最近、人間ドックに行きました。一年前に比べて中性脂肪の値は正常になったんですが、血糖値が高く、肝機能が弱まってました。あまりお酒は飲んでいないはずなんですが…。運動と規則正しい生活が重要ですね汗。
人間ドックと同じように会社の経営状態にも健康度合いを測るバロメーターがあります。今回は、決算書からわかる5つのバロメーターをご紹介します。
「会社がどれくらい儲けているか」を知るための最も分かりやすい指標です。「売上」から「仕入」を引いて残った「粗利益」が「売上」に占める割合(%)を表しています。業種によってこの割合は大きく異なります。一般的にサービス業など付加価値の高い業種ほど、この割合は高くなり、反対に大量な取引が可能な業種ほど粗利率は低くなる傾向にあります。
この指標を経営の参考にする際は「同業他社に比べて自社の粗利率がどのくらいか」「前年または前々年の自社の粗利率に比べて今年は良くなったか」など、同業他社や自社の過去の実績を比較の対象とするとよいと思われます。
また、粗利率を良くするために「売上の単価を上げる」や「仕入の単価を下げる」といったポイントから取り組めることがないか、検討するのがよいでしょう。
「稼いだ粗利益から社員にどのくらい還元しているか」を表した指標を「労働分配率」といいます。粗利益に占める人件費の割合なので、社長にとっては「高いほど人件費が経営をひっ迫する状態にある」と言えます。業種にもよりますが、中小企業の目安は60~70%です。算式で見ると図のようになります。
労働分配率を良い状態にしたい場合、単純に分子の人件費を下げればよいという話しではないのはお分かりいただけると思います。社員の働く意欲を下げないよう、社員の取り分をできるだけ大きくしながら、それ以上に分母の粗利益をいかに大きくするかが社長の永遠の課題といえます。

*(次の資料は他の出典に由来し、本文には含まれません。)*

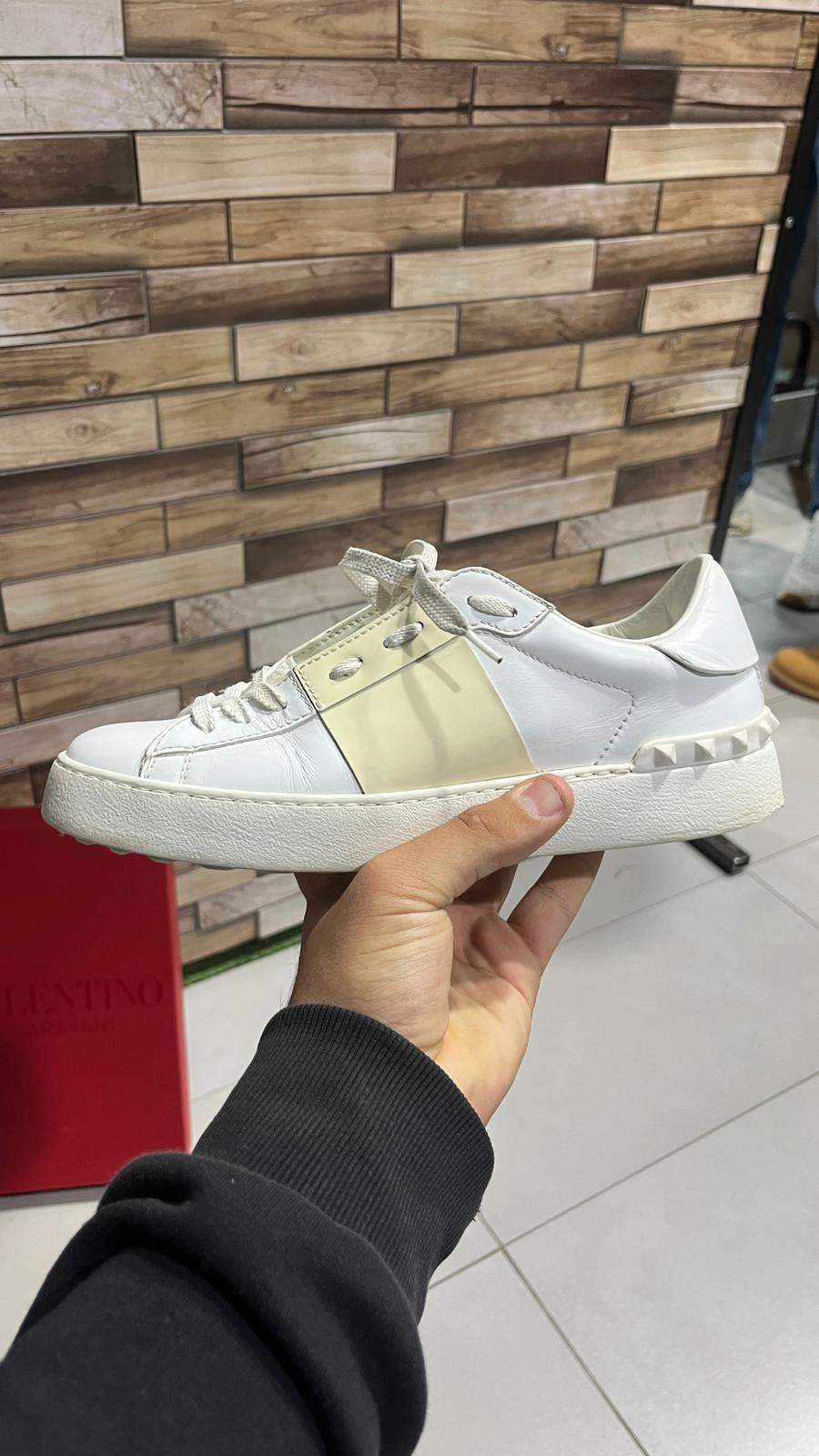 Sneakers Valentino Garavani Open Champagne  (37.5)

「あとどれくらい借入れをすることができるか」の指標が「借入返済可能年数」です。いまある借入金金額を利益+減価償却費で割ることで「あと何年で返済可能か」の目安を計算します。会社の状況にもよりますが、一般的には10年程度までが適正範囲です。
とくにこの年数が長く「年間の返済金額」が「利益の金額」を大きく上回っている場合には、返済金額の変更など、返済計画の見直したほうがよいケースもあります。
「流動比率」は、「資金繰りの余裕度」を表す指標です。貸借対照表のうち、現金、売掛金、商品などの早くお金になる資産=「流動資産」が買掛金、未払金などのすぐに払わなければならない借金=「流動負債」に比べて、どれくらい上回っているかで計算します。高いほど借金に比べて、資産のほうが大きく、短期的な会社の資金繰りが「健全な状態」と考えられます。目安は150~200%です。
貸借対照表の「総資産」のうちに「純資産」の金額が占めている金額の割合のことを「自己資本比率」といいます。自己資本に対して他人資本といいますが、この割合が高いほど「他人からの借金が少なく、自社で稼いだお金が多い」状態を表します。目指したい目標は30%以上です。
決算書は、それだけだと数字が並んでいる表ですが、今回ご紹介したように、指標に沿って見ていくことで、会社の経営状態を把握するための判断資料になります。ご自身の会社、事業にあてはめて計算し、参考にしてみてください。